**DATA ENTRIES**
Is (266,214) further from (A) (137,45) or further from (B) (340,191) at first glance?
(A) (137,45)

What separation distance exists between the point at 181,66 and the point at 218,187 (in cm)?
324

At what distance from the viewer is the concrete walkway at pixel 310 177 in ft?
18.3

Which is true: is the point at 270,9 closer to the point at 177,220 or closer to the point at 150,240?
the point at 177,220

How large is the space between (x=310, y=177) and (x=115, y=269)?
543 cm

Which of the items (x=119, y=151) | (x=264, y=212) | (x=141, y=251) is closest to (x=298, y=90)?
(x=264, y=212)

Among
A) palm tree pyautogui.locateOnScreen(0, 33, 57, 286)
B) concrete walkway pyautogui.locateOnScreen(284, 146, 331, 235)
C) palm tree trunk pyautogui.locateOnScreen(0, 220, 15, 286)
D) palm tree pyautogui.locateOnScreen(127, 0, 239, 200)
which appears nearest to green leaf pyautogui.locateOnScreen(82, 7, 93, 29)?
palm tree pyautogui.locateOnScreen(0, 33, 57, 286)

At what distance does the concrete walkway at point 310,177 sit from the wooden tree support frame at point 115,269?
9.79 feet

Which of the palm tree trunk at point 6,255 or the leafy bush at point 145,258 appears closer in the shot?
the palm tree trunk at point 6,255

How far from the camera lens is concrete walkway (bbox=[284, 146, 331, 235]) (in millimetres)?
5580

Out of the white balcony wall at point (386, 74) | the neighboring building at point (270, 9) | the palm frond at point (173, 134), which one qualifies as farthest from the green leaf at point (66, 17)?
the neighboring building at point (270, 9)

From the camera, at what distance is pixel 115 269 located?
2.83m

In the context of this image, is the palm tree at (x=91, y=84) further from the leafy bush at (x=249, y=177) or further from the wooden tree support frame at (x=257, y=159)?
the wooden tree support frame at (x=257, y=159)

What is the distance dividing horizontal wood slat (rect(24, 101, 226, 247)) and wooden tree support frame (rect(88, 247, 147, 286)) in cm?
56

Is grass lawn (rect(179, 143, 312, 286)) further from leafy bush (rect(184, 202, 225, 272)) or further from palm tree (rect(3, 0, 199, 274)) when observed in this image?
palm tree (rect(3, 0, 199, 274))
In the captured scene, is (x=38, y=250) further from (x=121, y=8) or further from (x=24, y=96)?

**TASK BRIEF**
Send back exactly the lines from the line with "From the camera, at" through the end of the records.

**SOLVED PROBLEM**
From the camera, at what distance is pixel 115 269 located?
2.83m

In the context of this image, is the palm tree at (x=91, y=84) further from the leafy bush at (x=249, y=177) or further from the wooden tree support frame at (x=257, y=159)?
the wooden tree support frame at (x=257, y=159)

What is the distance dividing horizontal wood slat (rect(24, 101, 226, 247)) and wooden tree support frame (rect(88, 247, 147, 286)) in cm?
56

Is grass lawn (rect(179, 143, 312, 286)) further from leafy bush (rect(184, 202, 225, 272)) or further from palm tree (rect(3, 0, 199, 274)) when observed in this image?
palm tree (rect(3, 0, 199, 274))
In the captured scene, is (x=38, y=250) further from (x=121, y=8) or further from (x=24, y=96)?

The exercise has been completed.